The American Academy of Pediatrics’ policy statement, appearing today in the journal Pediatrics, calls for “urgently needed reforms to the U.S. food additive process.” It cites a growing body of research suggesting some food additives can affect children’s hormones, growth, development and obesity risk.

The AAP is targeting:

  • Bisphenols such as BPA, which are used to harden plastic containers and line metal cans.

  • Phthalates, which are chemicals that make plastic and vinyl tubes used in industrial food production flexible. 

  • Perfluoroalkyls, or PFCs, used in grease-proof paper and cardboard food packaging. 

  • Perchlorate, which is added to some dry food packaging to control static electricity.

  • Artificial food colors, which according to the AAP may be associated with making attention deficit hyperactivity disorder (ADHD) symptoms worse. 

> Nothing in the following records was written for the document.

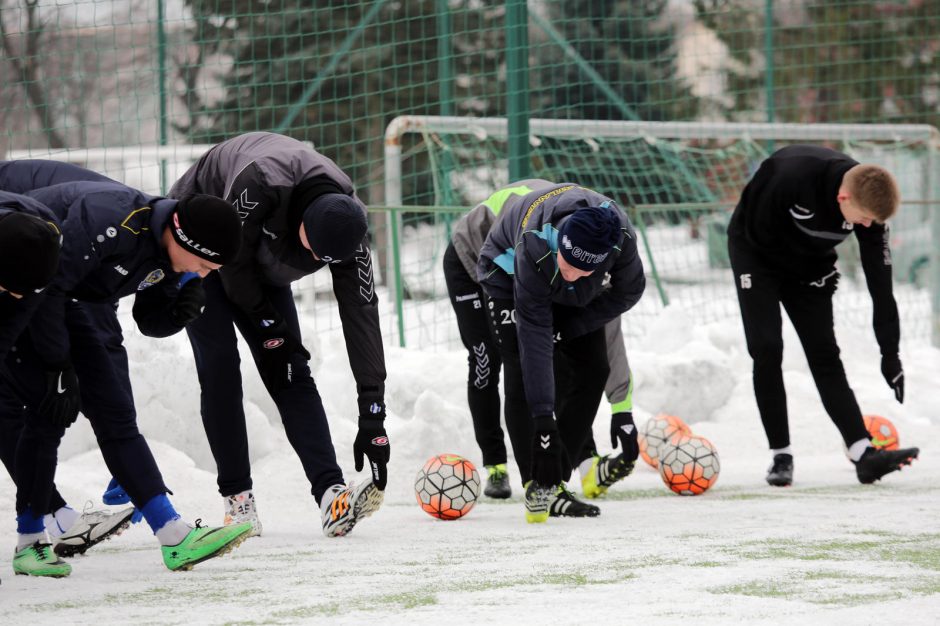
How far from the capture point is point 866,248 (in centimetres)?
568

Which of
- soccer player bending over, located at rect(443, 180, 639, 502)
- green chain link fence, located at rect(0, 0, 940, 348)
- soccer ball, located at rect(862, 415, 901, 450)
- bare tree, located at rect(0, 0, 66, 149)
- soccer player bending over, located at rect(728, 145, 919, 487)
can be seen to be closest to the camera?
soccer player bending over, located at rect(443, 180, 639, 502)

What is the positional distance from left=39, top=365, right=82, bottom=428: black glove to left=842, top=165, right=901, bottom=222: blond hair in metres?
3.17

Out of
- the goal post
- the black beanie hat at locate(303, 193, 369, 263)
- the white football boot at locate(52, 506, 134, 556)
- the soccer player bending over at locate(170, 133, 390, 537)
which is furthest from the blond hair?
the goal post

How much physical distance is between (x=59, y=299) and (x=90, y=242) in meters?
0.21

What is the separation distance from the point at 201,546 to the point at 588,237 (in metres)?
1.62

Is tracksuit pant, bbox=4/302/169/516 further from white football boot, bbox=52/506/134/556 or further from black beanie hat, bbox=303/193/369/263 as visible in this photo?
black beanie hat, bbox=303/193/369/263

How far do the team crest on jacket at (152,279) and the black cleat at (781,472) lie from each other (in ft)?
10.3

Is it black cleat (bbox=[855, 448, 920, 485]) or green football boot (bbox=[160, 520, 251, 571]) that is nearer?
green football boot (bbox=[160, 520, 251, 571])

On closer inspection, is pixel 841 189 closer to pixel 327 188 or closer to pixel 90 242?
pixel 327 188

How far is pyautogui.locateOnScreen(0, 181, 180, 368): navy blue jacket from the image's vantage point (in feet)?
11.9

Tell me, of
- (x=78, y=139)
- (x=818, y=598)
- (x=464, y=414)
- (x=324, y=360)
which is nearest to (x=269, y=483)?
(x=464, y=414)

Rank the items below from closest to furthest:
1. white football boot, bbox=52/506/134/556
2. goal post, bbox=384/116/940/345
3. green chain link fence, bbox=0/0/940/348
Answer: white football boot, bbox=52/506/134/556, green chain link fence, bbox=0/0/940/348, goal post, bbox=384/116/940/345

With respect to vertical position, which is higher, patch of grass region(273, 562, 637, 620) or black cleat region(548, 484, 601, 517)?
patch of grass region(273, 562, 637, 620)

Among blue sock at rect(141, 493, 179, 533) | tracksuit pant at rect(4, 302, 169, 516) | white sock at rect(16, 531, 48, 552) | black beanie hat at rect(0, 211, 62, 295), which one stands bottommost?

  • Nitrates/nitrites, used to preserve food and enhance color, especially in meat.

The second item on that list, phthalates, is of particular interest to MUSC Health obstetrician-gynecologist Roger Newman. He’s been studying their possible impact on pregnant women and their unborn babies, working with scientists from the National Institute of Standards and Technology. Newman said they found prenatal exposure to phthalates appeared to have the potential to affect the genital development of some baby boys, a change that could signal later infertility and a low sperm counts.

ingredients in a bag of chips
The ingredients listed on a bag of chips include artificial colors.

He called the data from human and animal research overwhelming. “All the chemicals on this list are contributing to multiple infant, childhood and adolescent complications. The FDA must prove, rather than assume, that these endocrine-disrupting compounds are safe before allowing people to be exposed to them.”

Newman encouraged parents to take the AAP recommendations seriously. “While many of these chemicals are ubiquitous, several studies have demonstrated that consumers can dramatically reduce their exposure by being aware of, and adopting, recommendations such as those from the AAP.” 

Mack said parents should read labels and serve healthy food. “Fresh fruits and vegetables are extremely important to incorporate into a healthy diet.” 

She offered the following tips to parents:

  • Wash your hands thoroughly before and after touching food.

  • Clean all fruits and vegetables that cannot be peeled.

  • Eat less processed meat.

  • Avoid microwaving food or beverages in plastic when possible.

  • Avoid putting plastics in the dishwasher.

  • Avoid plastics with recycling codes 3 (phthalates), 6 (styrene), and 7 (bisphenols) unless they are labeled as “biobased” or “greenware.”

Mack said glass and stainless steel are good alternatives to plastic. 

Should adults be concerned about the list of chemicals, too? Mack said avoiding them is good health advice for all people, but it has a greater impact on children’s growing bodies.  

“Children eat and drink more relative to their body weight than adults, so there are more opportunities to make a healthy choice.”